◆ Supplied text
=== Section Start ===

Thank you for the comment. These are the points I missed. At least I was
able to catch the cause, so the improvement I suggested is not a big
improvement.

> 
> Also, this is not the place to check if SCRATCH_DEV is set. The
> check for a NULL device should be in _require_block_device(). Oh,
> wait, it already is:
> 
> _require_block_device()
> {
> 	if [ -z "$1" ]; then
> 		echo "Usage: _require_block_device <dev>" 1>&2
> 		exit 1
> 	fi
> ....
> }
> 
> And that's the error message the test emitted that you didn't
> understand, right?

Right :)

> 
> If so, the change here should really be to _require_block_device().
> i.e.
> 
> 	if [ -z "$1" ]; then
> 		_notrun "test requires a block device to be specified"
> 	fi
> 
> A quick scan shows a bunch of similar _requires checks that do
> similar things with poor error messages and 'exit 1' (e.g.
> _require_local_device()). _requires rules should call _notrun if the
> test should not run because of incorrect setup, not 'exit 1'.

Thank you for your thoughts. I walked through _require_* bash functions in
common/, and listed 20 functions below, which call 'exit 1', _fail, or
'return 1' for its argument check failure:

--- list start ---

common/rc

  _require_scratch_size
  _require_scratch_size_nocheck
  _require_command *
  _require_block_device *
  _require_local_device *
  _require_zoned_device *
  _require_non_zoned_device *
  _require_scratch_ext4_feature
  _require_xfs_io_command
  _require_fio
  _require_batched_discard *
  _require_chattr
  _require_fs_sysfs
  _require_scratch_feature

common/btrfs

  _require_btrfs_mkfs_feature
  _require_btrfs_fs_feature

common/xfs

  _require_xfs_db_command
  _require_xfs_spaceman_command

common/encrypt

  _require_encryption_policy_support (checks arguments passed from _require_scratch_encryption)

common/rnameat2

  _require_renameat2

--- list end ---

Many of the functions above check arguments not for incorrect setup, but for
call in test cases with invalid arguments. 6 functions of them with * in the
list check arguments for the incorrect setups, such as DEBUGFS_PROG,
SCRATCH_DEV or SCRATCH_MNT. So I suggest to modify these functions to improve
error messages and call "_notrun". What do you think about this?
Eryu Guan Sept. 12, 2021, 9:17 a.m. UTC | #3
On Fri, Sep 10, 2021 at 06:34:05AM +0000, Shinichiro Kawasaki wrote:
> On Sep 10, 2021 / 10:48, Dave Chinner wrote:
> > On Wed, Sep 08, 2021 at 05:37:15PM +0900, Shin'ichiro Kawasaki wrote:
> > > When SCRATCH_DEV is not set and the test case does not call
> > > _require_scratch* before _require_dm_target, _require_block_device
> > > called from _require_dm_target fails to evaluate SCRATCH_DEV and
> > > results in the test case failure. This failure reason is not described
> > > in the error message and it takes some time to catch.

=== Section End ===

◆ Requirement 1
Write out the portion of the mailing-list thread from "--- list end" to "think about this?".
◆ Requirement 2
In the mailing-list thread, which functions in the list are marked with an asterisk?
Work only from the mailing-list thread above.

◆ Supplied data

=== Section Start ===

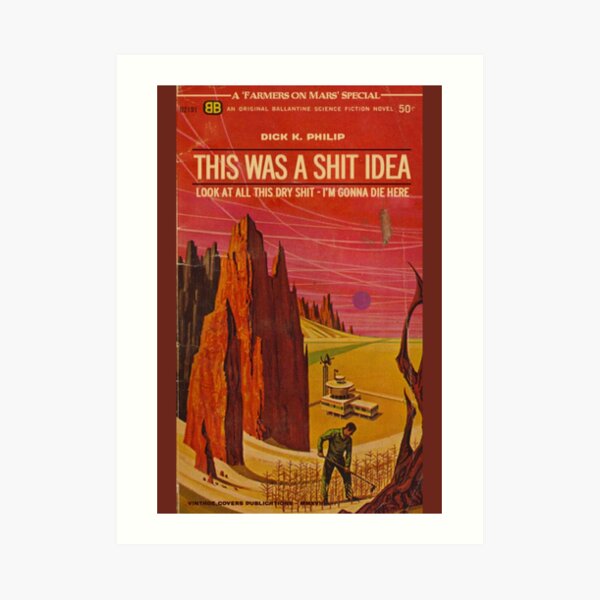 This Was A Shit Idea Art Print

=== Section End ===

◆ Your response 1
--- list end ---

Many of the functions above check arguments not for incorrect setup, but for
call in test cases with invalid arguments. 6 functions of them with * in the
list check arguments for the incorrect setups, such as DEBUGFS_PROG,
SCRATCH_DEV or SCRATCH_MNT. So I suggest to modify these functions to improve
error messages and call "_notrun". What do you think about this?

◆ Your response 2
_require_command
_require_block_device
_require_local_device
_require_zoned_device
_require_non_zoned_device
_require_batched_discard